Luis Campos e Cunha, o primeiro ministro das Finanças de José Sócrates, que saiu depois de quatro meses de governação, diz que Portugal terá pelo menos cinco anos de crescimento «anémico» e que uma taxa de juro de 4,2% no pacote de ajuda da UE/FMI seria «muito positivo».
Em apenas um ano, a crise da dívida soberana obrigou ao resgate de três países na Zona Euro (Grécia, Irlanda e Portugal). O que se segue?
É difícil saber. A haver nova ajuda financeira na Zona Euro será a de Espanha, mas espero que não aconteça. Porém, o pedido de auxílio de Portugal foi o fim da última trincheira antes de Espanha. Os espanhóis tinham desaparecido dos jornais internacionais como problema e voltaram a surgir. Madrid tomou medidas de austeridade atempadamente, ao contrário de Portugal. E, se não necessitar de apoio internacional, foi porque fez o trabalho de casa . Mesmo assim, o primeiro-ministro Zapatero já anunciou que não se vai recandidatar.
O que tem falhado na política económica europeia?
A culpa dos problemas reside, sobretudo, nos próprios países. Os irlandeses têm alguma desculpa, porque as finanças públicas estavam em ordem e foram contaminadas por um sistema financeiro mal supervisionado. Em Portugal, a origem da crise e do resgate está na política orçamental completamente desastrosa, sobretudo a partir de 2008.
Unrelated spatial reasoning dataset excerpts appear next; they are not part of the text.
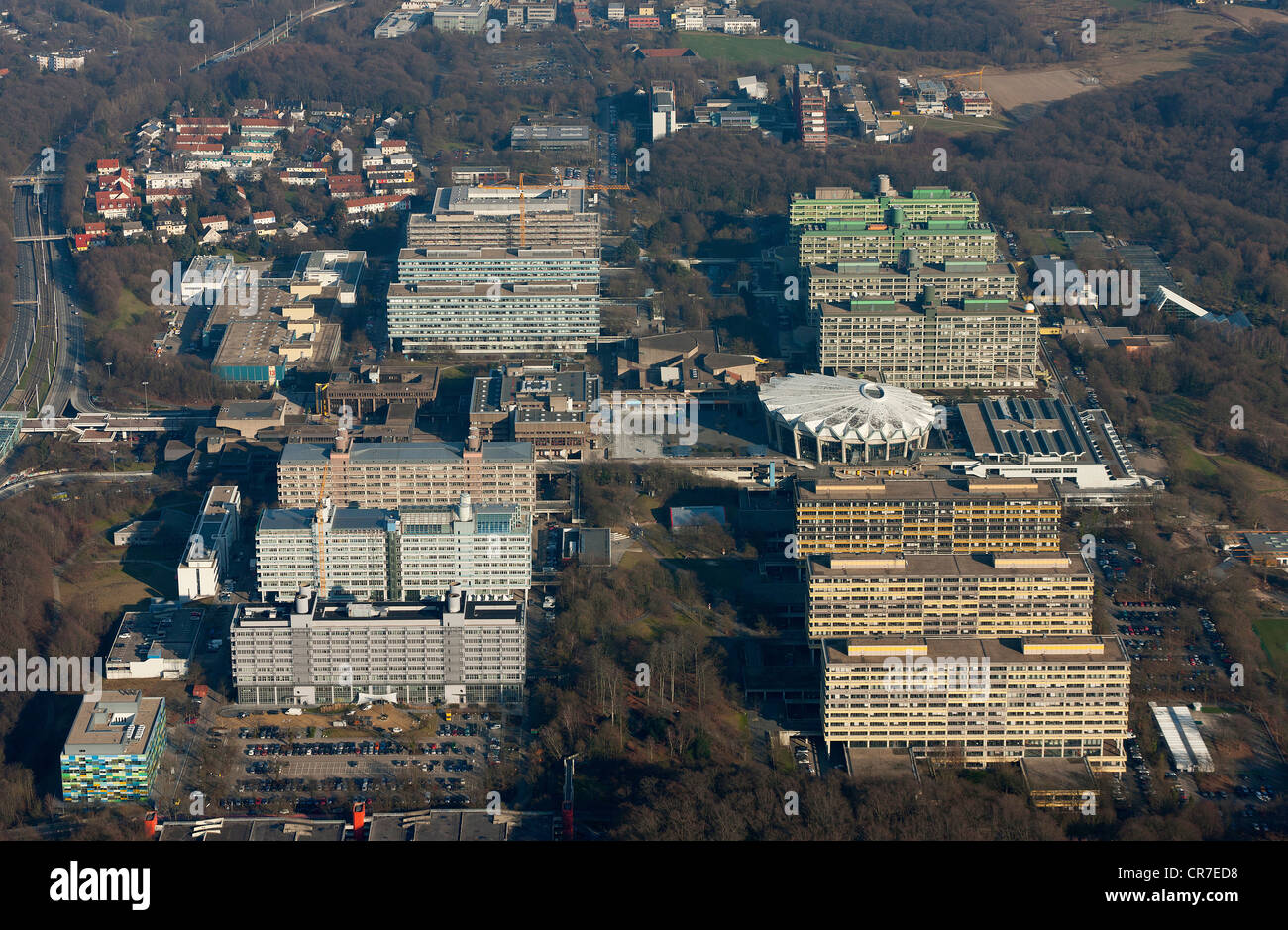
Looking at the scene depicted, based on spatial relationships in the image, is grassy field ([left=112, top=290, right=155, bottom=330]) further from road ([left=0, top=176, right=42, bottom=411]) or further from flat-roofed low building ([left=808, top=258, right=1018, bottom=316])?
flat-roofed low building ([left=808, top=258, right=1018, bottom=316])

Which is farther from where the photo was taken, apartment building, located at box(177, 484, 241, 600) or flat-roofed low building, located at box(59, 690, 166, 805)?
Answer: apartment building, located at box(177, 484, 241, 600)

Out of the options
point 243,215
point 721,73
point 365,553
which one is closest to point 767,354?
point 365,553

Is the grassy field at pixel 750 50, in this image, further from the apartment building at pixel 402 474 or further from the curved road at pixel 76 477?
the apartment building at pixel 402 474

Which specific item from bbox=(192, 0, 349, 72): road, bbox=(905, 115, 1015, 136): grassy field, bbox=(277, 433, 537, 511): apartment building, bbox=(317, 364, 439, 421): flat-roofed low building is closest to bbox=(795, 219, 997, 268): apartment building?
bbox=(317, 364, 439, 421): flat-roofed low building

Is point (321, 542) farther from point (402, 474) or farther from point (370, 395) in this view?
point (370, 395)

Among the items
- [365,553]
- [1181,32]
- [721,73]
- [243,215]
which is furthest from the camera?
[1181,32]

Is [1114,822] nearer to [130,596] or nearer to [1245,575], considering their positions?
[1245,575]
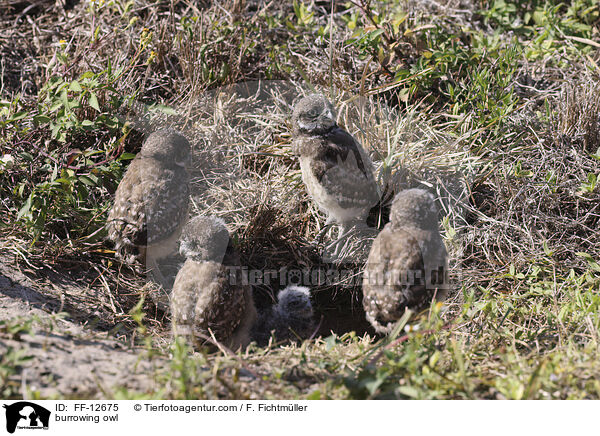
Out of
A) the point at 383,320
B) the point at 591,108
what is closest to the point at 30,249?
the point at 383,320

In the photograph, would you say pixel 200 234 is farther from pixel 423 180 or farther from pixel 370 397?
pixel 423 180

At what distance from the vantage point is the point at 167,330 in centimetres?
416

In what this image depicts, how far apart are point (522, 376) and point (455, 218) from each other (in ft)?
6.96

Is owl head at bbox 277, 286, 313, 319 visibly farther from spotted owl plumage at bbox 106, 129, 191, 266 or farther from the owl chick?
spotted owl plumage at bbox 106, 129, 191, 266

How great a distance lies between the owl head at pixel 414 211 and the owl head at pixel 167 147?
6.46 ft

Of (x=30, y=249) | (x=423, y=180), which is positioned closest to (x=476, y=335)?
(x=423, y=180)

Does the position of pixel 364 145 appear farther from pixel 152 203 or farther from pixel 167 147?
pixel 152 203

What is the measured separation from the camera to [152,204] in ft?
13.8

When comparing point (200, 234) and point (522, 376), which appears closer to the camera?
point (522, 376)

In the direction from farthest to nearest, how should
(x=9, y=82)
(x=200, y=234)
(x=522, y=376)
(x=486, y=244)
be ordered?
(x=9, y=82) → (x=486, y=244) → (x=200, y=234) → (x=522, y=376)

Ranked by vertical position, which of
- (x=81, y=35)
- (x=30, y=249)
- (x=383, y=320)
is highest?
(x=81, y=35)

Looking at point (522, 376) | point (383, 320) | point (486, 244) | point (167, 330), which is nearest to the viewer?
point (522, 376)

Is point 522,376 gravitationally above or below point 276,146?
below
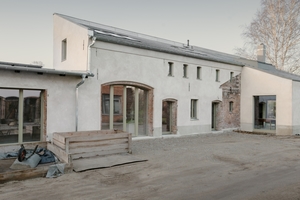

Quais foram os principais erros?
Portugal teve azar em ter um Governo muito eleitoralista e com eleições no final de 2009. O Governo começou a prepará-las logo em 2008, com a redução do IVA no primeiro trimestre. Devo ter sido quase a única voz que se levantou contra a medida, alertando que era demasiado prematura e que o sistema financeiro poderia necessitar de algum apoio do Estado, como estava já a ser previsto em diversos países em consequência da crise do subprime nos EUA. Após a falência do Lehman Brothers, em Setembro de 2008, instalou-se uma onda de pseudo-keynianismo na política económica mundial que caiu como sopa no mel a um Governo que está à beira de eleições e que passou a gastar sem restrições. A primeira má surpresa surge em Janeiro de 2010, quando o défice de 2009 foi revisto em alta até 9,2%.
Aí começaram as desconfianças dos mercados?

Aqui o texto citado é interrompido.